> **SHORT PROBLEM**
Reproduce the records from the line with "this 600×400 image." to the line with "cracked asphalt [0, 314, 812, 667]", substituting "classifier" for "detector" and keeping all else unchanged. Omit the pictures.

[Image annotation records]
(begin)

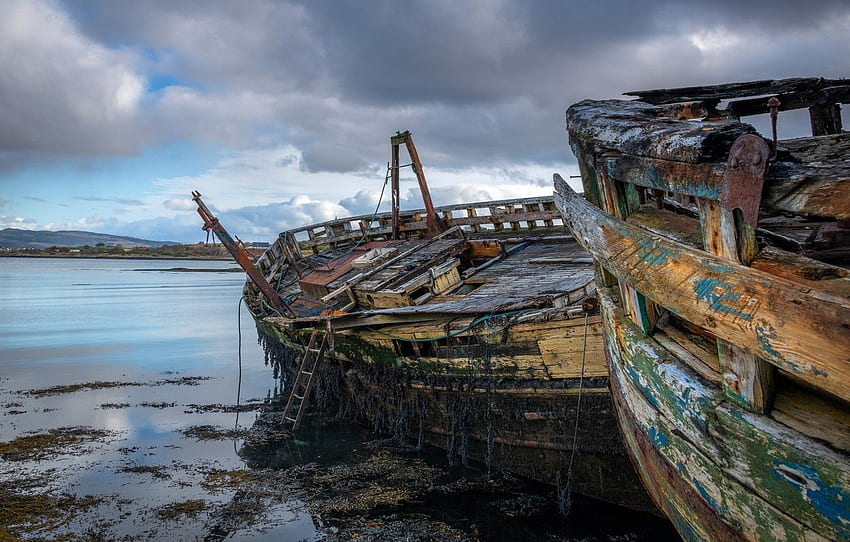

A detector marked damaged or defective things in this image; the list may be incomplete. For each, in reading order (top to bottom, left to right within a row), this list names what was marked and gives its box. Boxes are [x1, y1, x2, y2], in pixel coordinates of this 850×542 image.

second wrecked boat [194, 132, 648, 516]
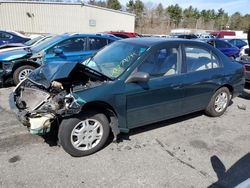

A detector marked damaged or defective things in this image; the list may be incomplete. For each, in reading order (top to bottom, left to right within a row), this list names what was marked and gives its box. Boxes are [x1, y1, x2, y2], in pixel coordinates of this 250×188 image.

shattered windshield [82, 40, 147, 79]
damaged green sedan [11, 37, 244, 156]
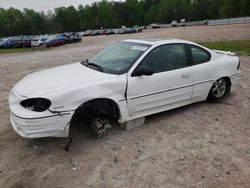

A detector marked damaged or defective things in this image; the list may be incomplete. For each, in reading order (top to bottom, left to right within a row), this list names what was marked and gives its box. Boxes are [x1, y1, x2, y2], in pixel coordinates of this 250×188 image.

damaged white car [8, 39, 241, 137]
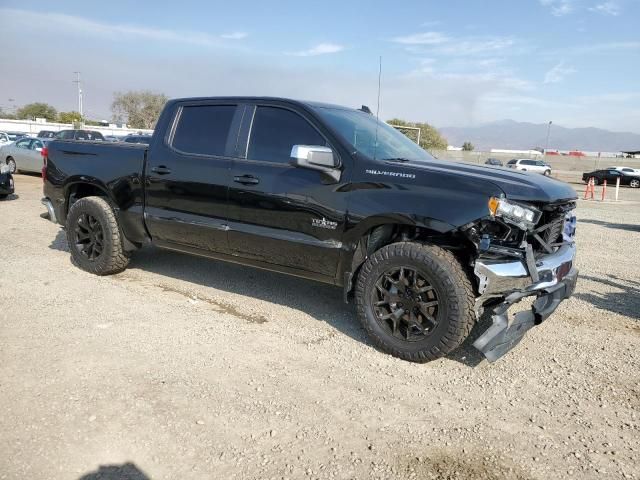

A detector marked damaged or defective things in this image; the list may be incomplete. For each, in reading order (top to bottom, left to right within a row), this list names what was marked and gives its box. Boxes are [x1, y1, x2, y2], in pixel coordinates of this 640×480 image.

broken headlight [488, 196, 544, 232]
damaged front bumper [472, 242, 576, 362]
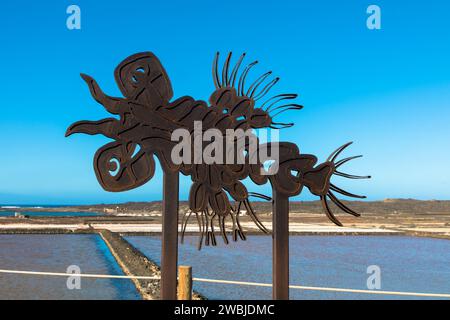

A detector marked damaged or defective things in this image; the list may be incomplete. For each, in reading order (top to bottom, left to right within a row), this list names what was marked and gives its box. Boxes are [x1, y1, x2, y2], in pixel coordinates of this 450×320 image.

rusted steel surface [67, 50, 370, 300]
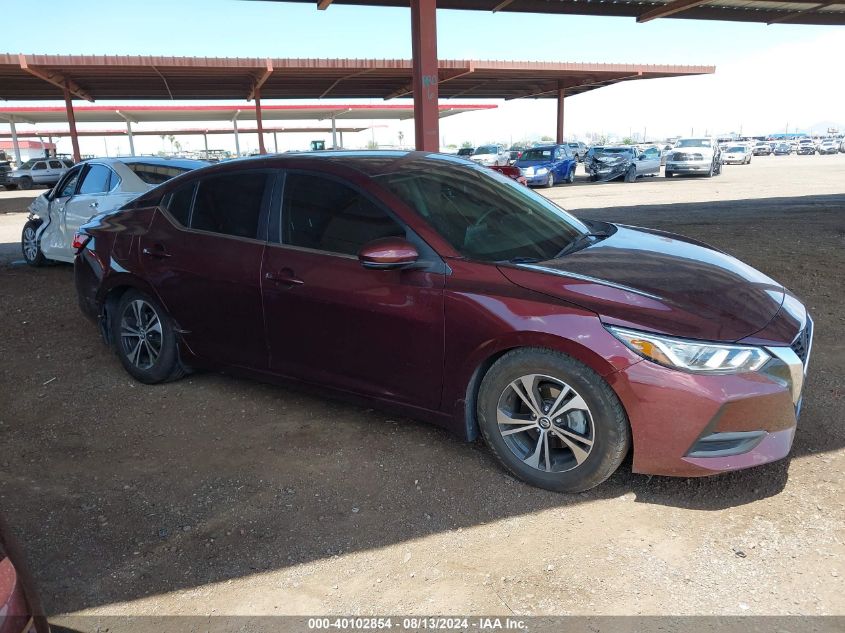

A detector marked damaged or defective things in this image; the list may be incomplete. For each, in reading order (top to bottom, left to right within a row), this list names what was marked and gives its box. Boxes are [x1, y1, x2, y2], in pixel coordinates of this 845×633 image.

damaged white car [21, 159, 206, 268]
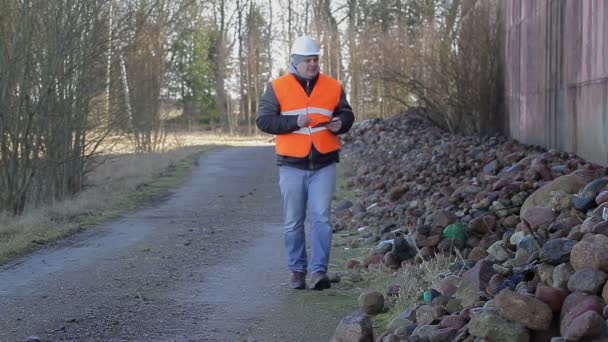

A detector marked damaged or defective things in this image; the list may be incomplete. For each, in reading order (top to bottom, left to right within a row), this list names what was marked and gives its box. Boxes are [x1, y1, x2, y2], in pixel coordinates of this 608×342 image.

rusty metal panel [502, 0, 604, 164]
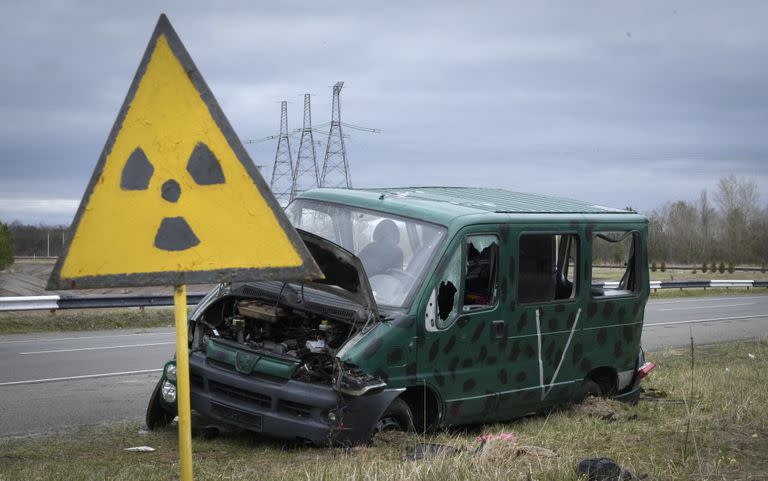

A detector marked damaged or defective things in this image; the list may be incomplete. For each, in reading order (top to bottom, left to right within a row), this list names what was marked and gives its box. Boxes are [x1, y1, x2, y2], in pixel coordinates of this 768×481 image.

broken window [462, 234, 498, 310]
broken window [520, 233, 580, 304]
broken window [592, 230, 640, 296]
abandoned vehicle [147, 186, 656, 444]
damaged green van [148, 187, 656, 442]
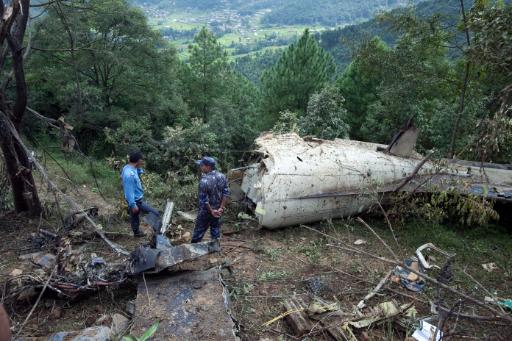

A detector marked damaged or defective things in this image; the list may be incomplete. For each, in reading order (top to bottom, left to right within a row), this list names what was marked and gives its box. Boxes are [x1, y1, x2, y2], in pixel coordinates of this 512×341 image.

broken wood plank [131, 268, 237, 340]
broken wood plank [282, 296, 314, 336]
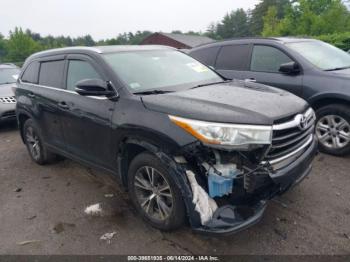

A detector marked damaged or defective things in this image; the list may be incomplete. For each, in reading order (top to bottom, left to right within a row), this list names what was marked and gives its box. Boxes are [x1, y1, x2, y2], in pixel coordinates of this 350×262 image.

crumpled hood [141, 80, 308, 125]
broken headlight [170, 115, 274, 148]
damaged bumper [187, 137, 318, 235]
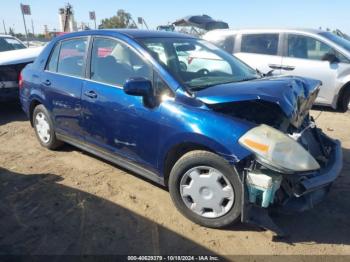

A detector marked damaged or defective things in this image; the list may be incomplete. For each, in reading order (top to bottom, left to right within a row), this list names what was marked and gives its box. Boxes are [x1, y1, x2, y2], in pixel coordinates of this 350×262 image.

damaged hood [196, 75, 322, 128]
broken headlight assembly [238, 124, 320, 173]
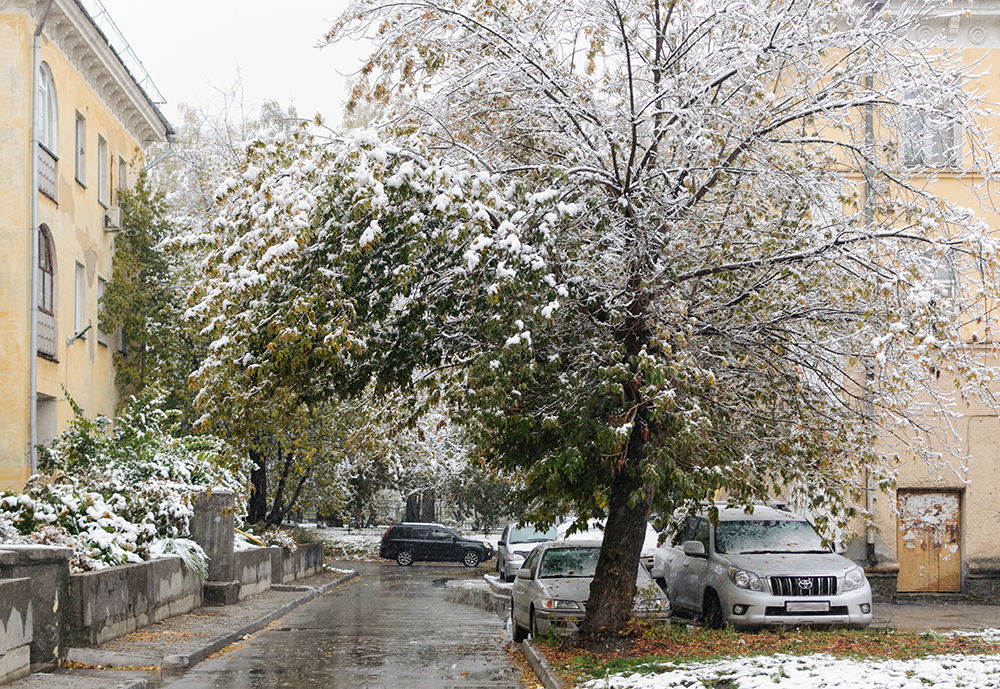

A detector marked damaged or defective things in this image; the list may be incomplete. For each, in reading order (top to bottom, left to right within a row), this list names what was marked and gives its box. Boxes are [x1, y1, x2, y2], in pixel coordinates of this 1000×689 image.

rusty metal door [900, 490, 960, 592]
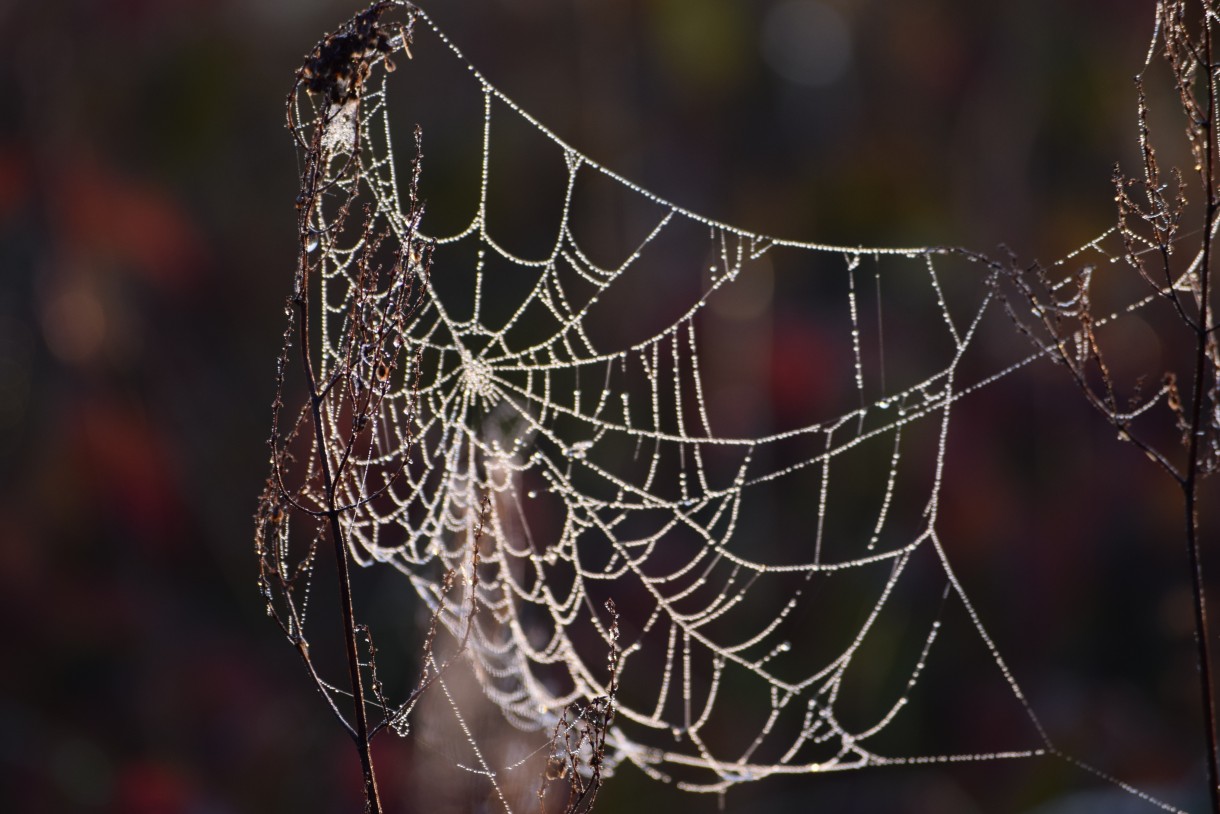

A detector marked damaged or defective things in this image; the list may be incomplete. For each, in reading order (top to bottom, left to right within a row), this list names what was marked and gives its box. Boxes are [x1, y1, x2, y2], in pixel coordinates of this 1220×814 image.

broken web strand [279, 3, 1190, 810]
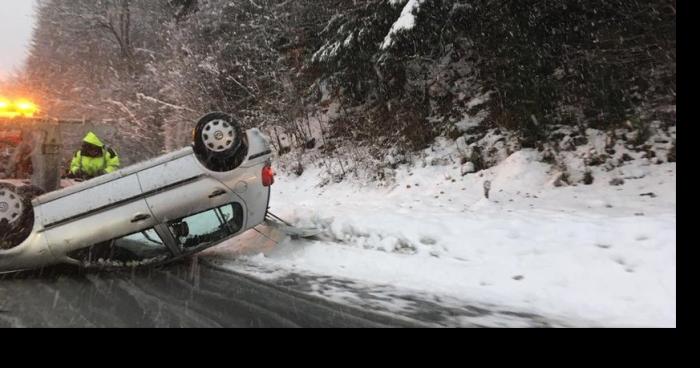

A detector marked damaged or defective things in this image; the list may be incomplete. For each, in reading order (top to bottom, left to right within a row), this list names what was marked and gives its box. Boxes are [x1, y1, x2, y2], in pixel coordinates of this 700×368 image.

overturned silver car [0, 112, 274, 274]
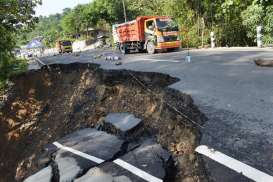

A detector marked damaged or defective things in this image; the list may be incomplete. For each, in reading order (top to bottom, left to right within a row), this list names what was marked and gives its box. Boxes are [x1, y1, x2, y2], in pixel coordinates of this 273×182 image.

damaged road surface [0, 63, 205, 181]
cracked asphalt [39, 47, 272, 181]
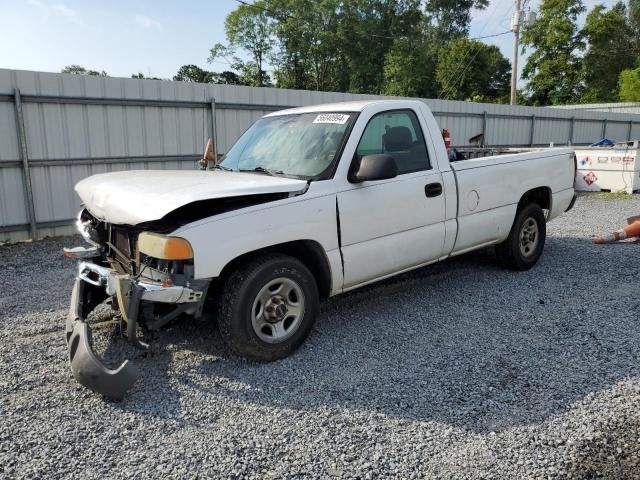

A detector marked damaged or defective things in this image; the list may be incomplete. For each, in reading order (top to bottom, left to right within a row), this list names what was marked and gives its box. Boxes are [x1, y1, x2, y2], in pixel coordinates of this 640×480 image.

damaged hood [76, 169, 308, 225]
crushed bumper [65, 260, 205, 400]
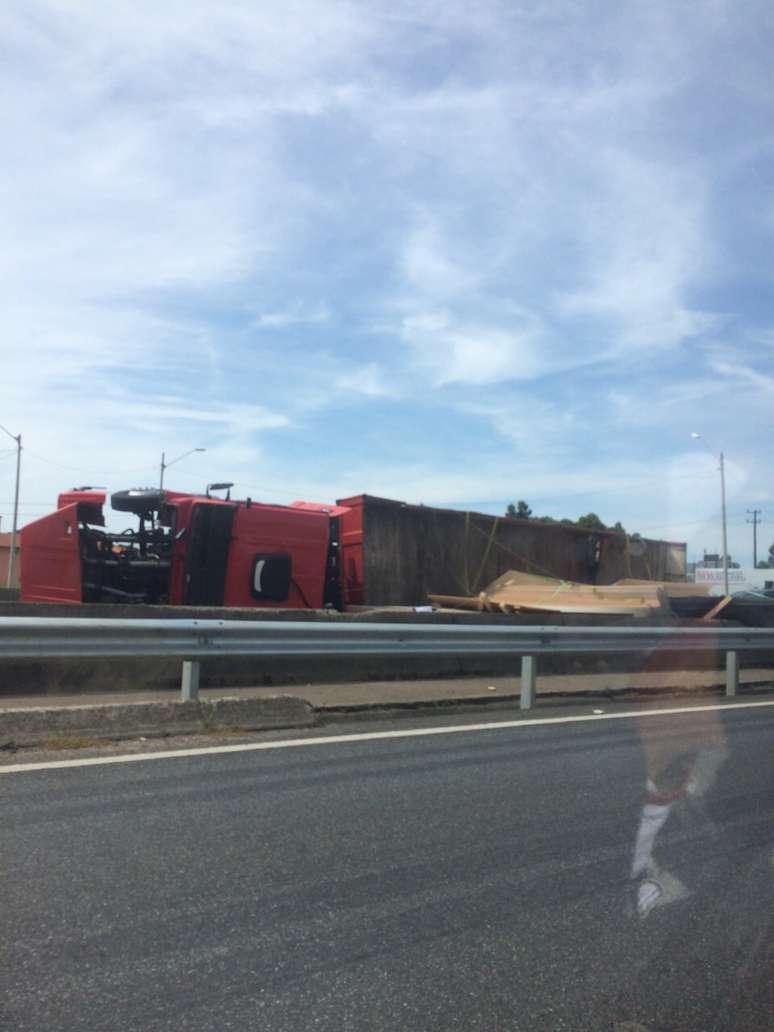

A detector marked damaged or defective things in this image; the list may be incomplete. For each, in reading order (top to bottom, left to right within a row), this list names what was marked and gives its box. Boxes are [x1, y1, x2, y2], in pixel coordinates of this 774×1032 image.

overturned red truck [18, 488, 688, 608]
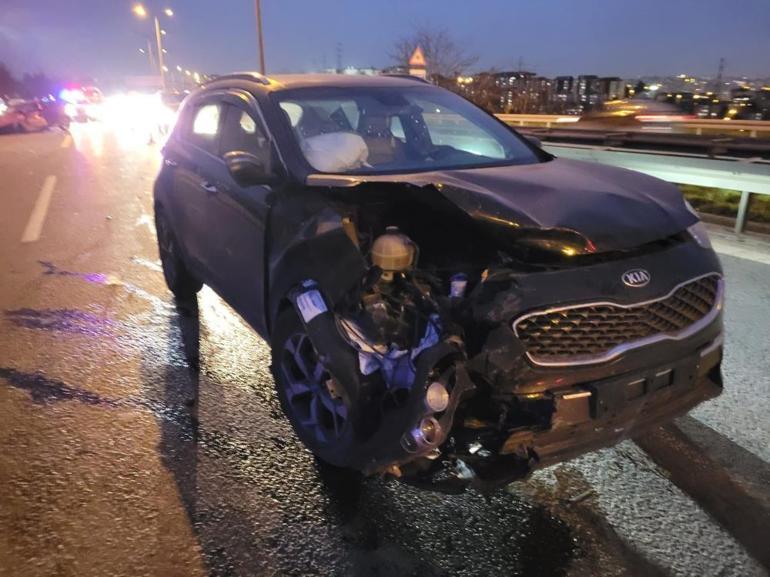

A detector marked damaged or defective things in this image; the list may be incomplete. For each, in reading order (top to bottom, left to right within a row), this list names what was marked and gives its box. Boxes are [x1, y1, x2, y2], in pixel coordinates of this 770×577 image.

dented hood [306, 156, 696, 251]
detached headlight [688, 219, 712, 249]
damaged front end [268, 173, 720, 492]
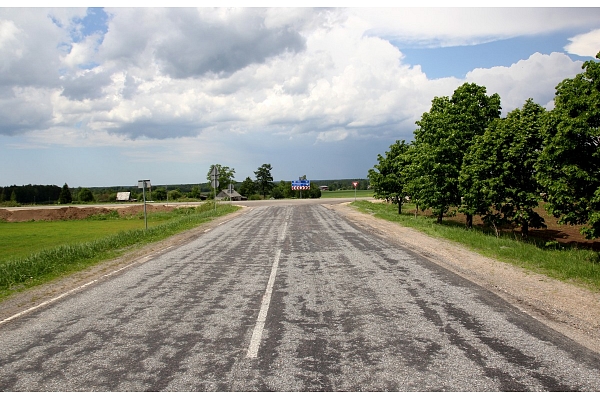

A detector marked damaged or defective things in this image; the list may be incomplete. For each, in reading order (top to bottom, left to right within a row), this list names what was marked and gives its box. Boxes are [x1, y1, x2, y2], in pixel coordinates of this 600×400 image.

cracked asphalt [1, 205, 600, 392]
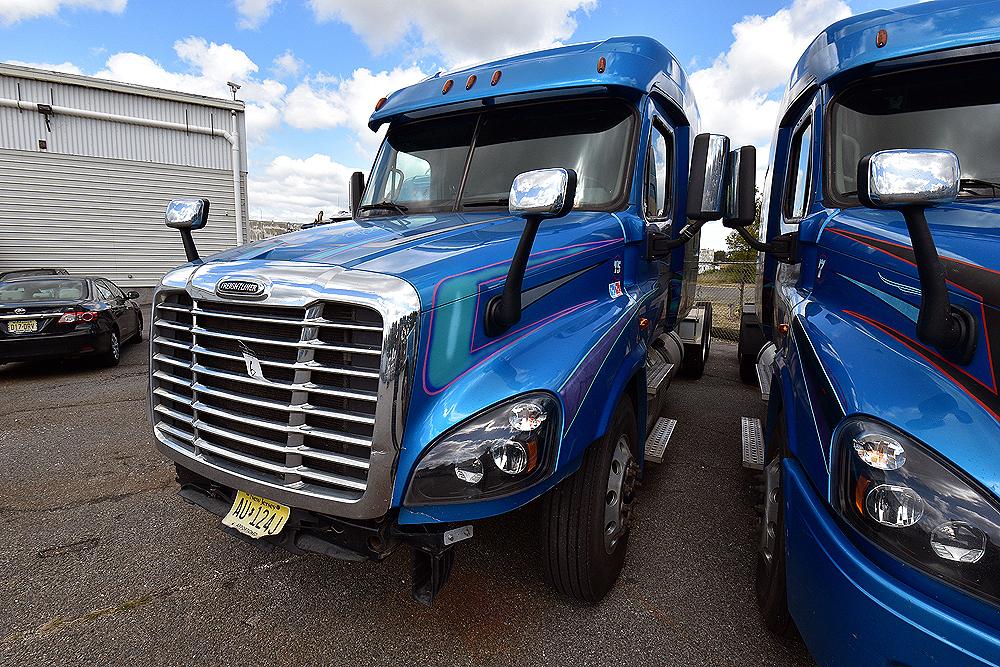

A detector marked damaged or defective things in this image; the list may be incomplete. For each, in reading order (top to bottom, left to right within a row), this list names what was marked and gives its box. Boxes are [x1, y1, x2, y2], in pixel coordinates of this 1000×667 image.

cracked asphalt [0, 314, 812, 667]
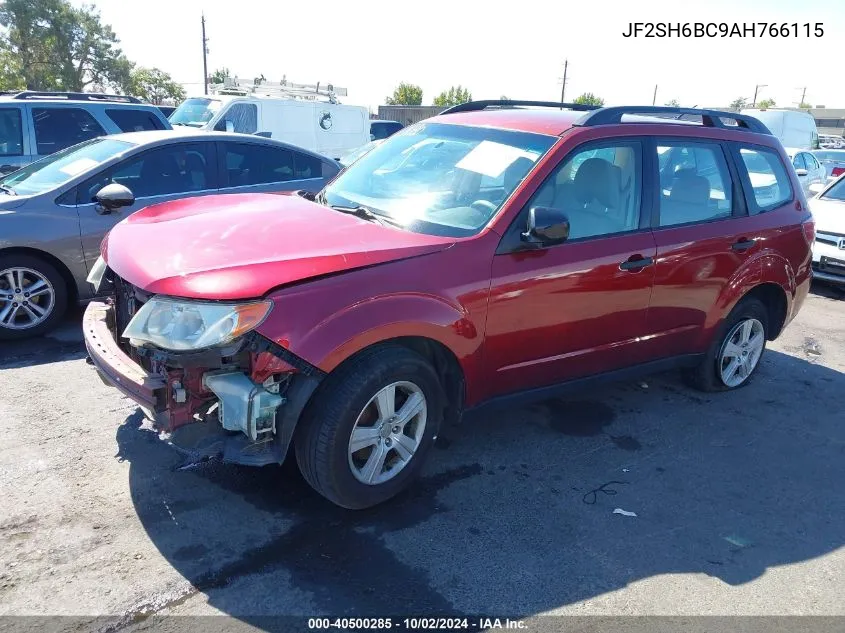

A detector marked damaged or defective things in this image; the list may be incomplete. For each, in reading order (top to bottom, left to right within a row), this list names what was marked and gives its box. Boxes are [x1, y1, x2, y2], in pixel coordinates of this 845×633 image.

(end)

> **ANSWER**
A classifier marked damaged or defective things in this image; the list may be incomplete. For each, in reading order (top to bottom, left to right within a row), this list names what was marked and gives its box. Boxes are [x1, y1, x2, y2], in pixel coordinates of this 600×400 image.

cracked asphalt [1, 205, 600, 392]

A classifier marked damaged or defective things in this image; the list may be incomplete. For each, in reading order (top to bottom, left to right within a row), this list names what was marked and gives its box. Boxes are [x1, y1, x2, y2], in pixel coordinates of this 1000×667 image.

cracked asphalt [0, 314, 812, 667]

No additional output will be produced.